Sunday, Oct. 09, 2005

In High Spirits

By Coco Masters

Pernod Ricard's recent $17.1 billion acquisition of most of Britain's Allied Domecq makes the Paris-based company a competitive No. 2 operator in wine and spirits worldwide, behind London's Diageo, with sales of 77 million cases. But it's not about figures, says

Michel Bord, the CEO of Pernod Ricard USA. It's about the transformational growth of a French spirits company born of wormwood and anise to a "gentlemanly" global gorilla with a premium portfolio of wines and spirits centered on 14 major brands.

Chugging two-thirds of Allied Domecq (Fortune Brands downed the rest, for $5 billion) will add 65% more to Pernod Ricard's global revenues, reaching about $7 billion in 2004 sales. Says Bord: "Premium is growing in all categories" --one reason Pernod Ricard decided to ride the industry's wave of consolidation and, in the process, doubled its U.S. sales. Pernod thinks it can lift sales growth of the acquired brands--including Malibu, Kahlua, Ballantine's and Beefeater--from 3% to match the 9% rate Pernod is getting out of the rest of its portfolio.

That's quite a leap in the booze business, but Pernod Ricard is no stranger to the power of consolidation. It turned sales around for Chivas Regal and Martell, up 9% and 7%, respectively, since acquiring Seagram in 2001. The degree of difficulty is greater now though, since Allied Domecq's brands and distribution channels are comparatively stronger than Seagram's were. "I don't think they'll get anywhere near the level of growth they got with the Seagram business," says Deutsche Bank analyst Graeme Eadie, citing dragging sales of Kahlua liqueur, Ballantine's scotch and Beefeater gin.

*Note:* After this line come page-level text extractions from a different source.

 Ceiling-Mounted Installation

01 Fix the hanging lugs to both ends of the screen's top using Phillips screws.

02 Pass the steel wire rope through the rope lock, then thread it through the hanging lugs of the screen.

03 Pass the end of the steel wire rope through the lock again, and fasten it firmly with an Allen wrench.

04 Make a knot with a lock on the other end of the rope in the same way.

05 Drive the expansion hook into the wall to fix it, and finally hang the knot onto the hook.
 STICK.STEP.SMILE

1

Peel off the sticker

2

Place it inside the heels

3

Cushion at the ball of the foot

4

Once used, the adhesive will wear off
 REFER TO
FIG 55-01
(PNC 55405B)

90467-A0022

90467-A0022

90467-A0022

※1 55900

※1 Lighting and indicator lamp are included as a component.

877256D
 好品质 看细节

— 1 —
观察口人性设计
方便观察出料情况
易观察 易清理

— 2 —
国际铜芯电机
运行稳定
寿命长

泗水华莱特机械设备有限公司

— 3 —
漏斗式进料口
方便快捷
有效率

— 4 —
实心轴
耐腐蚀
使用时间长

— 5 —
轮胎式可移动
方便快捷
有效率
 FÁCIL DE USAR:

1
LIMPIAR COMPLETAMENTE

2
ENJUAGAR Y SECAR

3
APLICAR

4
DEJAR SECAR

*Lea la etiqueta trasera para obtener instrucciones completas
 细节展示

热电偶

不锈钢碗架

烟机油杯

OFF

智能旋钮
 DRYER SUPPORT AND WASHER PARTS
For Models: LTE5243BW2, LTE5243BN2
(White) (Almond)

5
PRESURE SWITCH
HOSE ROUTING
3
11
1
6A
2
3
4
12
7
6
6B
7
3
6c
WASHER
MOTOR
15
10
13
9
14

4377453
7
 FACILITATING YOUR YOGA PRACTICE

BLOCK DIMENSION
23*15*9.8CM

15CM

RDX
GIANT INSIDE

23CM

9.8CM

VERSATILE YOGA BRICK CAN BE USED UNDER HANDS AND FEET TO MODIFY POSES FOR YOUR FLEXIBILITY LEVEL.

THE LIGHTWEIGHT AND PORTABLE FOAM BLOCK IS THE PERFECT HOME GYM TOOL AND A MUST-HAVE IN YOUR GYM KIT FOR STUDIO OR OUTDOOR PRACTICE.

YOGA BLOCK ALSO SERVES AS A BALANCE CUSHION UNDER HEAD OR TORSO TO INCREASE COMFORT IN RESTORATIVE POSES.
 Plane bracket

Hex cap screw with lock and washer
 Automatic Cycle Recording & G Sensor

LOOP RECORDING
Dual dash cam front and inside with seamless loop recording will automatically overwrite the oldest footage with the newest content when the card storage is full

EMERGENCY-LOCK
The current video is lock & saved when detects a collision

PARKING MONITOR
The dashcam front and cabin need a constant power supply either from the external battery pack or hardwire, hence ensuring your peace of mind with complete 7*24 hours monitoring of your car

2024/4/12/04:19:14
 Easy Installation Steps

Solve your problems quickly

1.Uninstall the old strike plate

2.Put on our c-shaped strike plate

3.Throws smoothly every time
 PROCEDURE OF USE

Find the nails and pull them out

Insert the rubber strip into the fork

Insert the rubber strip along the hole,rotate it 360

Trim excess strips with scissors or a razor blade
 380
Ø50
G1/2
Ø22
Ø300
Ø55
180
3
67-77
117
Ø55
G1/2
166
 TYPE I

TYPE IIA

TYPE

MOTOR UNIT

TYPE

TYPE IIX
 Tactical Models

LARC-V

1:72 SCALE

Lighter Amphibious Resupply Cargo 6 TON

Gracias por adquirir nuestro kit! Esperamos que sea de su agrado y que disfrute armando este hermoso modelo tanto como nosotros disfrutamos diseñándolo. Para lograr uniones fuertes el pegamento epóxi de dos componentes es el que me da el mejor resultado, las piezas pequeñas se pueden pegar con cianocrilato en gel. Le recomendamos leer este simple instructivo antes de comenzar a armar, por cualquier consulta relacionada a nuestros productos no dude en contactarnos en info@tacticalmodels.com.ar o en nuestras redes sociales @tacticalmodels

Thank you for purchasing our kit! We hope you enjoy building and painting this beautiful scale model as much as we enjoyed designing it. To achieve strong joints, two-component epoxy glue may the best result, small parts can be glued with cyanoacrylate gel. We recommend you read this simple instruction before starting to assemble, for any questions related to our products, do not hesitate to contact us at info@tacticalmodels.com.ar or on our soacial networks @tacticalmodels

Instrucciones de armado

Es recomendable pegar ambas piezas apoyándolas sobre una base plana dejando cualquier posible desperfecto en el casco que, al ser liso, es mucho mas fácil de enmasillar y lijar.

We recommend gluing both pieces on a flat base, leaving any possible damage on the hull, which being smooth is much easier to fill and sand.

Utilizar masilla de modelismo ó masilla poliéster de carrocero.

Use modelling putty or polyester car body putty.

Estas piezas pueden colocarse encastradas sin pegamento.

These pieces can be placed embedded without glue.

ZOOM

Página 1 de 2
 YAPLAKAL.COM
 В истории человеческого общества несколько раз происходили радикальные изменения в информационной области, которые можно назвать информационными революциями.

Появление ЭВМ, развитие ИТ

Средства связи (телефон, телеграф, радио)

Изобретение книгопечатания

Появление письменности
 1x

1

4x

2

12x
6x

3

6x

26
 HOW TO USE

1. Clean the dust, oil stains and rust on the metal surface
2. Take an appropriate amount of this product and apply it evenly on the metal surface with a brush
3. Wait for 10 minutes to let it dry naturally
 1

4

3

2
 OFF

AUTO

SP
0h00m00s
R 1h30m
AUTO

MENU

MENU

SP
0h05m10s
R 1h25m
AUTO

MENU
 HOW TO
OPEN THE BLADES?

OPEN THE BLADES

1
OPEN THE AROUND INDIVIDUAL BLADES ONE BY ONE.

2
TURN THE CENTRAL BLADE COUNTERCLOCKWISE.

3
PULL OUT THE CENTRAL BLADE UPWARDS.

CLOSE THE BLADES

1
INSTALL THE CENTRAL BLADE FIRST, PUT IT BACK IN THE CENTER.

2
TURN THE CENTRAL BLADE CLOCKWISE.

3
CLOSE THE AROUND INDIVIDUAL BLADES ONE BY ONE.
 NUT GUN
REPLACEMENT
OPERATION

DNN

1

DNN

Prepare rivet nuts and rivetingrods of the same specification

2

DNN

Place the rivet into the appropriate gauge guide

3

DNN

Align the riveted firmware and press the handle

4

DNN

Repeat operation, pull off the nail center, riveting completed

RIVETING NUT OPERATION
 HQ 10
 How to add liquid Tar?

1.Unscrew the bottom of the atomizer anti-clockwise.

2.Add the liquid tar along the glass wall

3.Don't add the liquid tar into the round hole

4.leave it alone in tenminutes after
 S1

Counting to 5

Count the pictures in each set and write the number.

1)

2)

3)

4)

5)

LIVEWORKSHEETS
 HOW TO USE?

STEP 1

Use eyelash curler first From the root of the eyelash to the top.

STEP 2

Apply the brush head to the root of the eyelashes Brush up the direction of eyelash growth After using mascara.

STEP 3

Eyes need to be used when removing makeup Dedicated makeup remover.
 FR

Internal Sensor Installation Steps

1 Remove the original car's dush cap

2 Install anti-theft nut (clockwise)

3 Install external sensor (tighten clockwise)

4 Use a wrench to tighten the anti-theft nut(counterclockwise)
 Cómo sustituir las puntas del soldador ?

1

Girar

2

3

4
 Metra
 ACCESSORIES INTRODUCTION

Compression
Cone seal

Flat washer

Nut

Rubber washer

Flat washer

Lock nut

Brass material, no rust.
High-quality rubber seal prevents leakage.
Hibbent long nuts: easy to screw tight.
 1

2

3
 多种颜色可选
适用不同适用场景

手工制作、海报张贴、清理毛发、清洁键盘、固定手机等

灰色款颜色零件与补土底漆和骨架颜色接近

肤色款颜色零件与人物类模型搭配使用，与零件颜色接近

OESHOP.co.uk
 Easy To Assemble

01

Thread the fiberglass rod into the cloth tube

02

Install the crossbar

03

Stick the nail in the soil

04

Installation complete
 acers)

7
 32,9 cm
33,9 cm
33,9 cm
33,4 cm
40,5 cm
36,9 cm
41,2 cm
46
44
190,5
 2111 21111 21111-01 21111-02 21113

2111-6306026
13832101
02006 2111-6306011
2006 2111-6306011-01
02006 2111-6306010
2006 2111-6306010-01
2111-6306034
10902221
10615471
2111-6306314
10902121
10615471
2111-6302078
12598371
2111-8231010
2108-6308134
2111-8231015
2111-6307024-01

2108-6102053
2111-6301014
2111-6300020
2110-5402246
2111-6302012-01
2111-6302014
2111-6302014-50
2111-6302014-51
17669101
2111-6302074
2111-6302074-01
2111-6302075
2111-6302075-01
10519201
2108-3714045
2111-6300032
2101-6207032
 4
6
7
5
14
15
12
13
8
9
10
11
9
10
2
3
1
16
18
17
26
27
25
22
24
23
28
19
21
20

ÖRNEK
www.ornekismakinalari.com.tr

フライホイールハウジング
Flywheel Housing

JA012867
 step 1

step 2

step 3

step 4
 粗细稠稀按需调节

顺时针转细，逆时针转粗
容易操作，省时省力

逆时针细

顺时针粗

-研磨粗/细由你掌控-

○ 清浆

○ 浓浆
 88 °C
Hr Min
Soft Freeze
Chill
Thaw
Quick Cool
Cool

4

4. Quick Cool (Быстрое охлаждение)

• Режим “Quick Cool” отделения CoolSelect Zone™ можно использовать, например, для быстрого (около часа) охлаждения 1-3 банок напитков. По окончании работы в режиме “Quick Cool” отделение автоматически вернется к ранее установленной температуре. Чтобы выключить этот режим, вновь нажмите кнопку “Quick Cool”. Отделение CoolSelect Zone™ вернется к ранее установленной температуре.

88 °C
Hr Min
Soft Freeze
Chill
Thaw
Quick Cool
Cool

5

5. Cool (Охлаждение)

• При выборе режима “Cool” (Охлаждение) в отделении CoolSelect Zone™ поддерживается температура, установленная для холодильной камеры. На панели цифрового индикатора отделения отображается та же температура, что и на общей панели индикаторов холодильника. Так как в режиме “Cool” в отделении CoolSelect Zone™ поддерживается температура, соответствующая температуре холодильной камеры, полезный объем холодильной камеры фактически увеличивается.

One blue chip to help deflect acquisition costs is Pernod Ricard's recent $120 million deal with SPI Group to extend its U.S. distribution rights for Stolichnaya--second to Absolut vodka in the U.S. and second globally--to the rest of the world. "Good for them," says New York City--based industry expert Steven Olson, whose clients include Diageo. "Owning a brand is one thing, but what are you owning? Distribution of Stoli will be far more profitable than owning Grey Goose [bought by Bacardi for $2 billion]. It's a much smarter move."

Pernod plans to hold its No. 1 spot in Europe and Asia by "adapting to lifestyle and consumer behavior in every market"--getting customers to pay up for premium brands. In China, Pernod just repositioned Chivas Regal with an 18-year-old edition--at twice the price of the 12-year-old--boosting sales 17% over the past six months. In the U.S., where tequila is the fastest-growing premium category, the company will launch Tezon (named for the stone that pounds the agave plant in production) at $60 a bottle in January. Its wine portfolio, including Jacob's Creek, surges with more than 150 of Allied's Spanish wineries, particularly in the Rioja region. "Those are going to be one of the hottest segments for wine in the next decade because of value and the depth of variety," says industry expert Paul Pacult.

And everywhere Pernod will push newly acquired Mumm and Perrier-Jouet, as well as Stoli, at women. Particularly in the U.S., "the future is women, leading to further sophistication of the consumer," says Pierre Pringuet, director general of Pernod Ricard.

America's return to the cocktail--industry-wide sales of hard liquor are up about 8%--also bodes well for Pernod. Investors are certainly drinking it in; since the acquisition, the company's stock price has spiked 38%. But before the celebratory champagne is all gone, Pringuet is confident "something will happen soon" in the trend of consolidation. The industry is looking to a Bacardi and Brown-Forman merger as the probable next big deal, but one thing is clear: the Continental gorillas at Pernod Ricard are thirsty.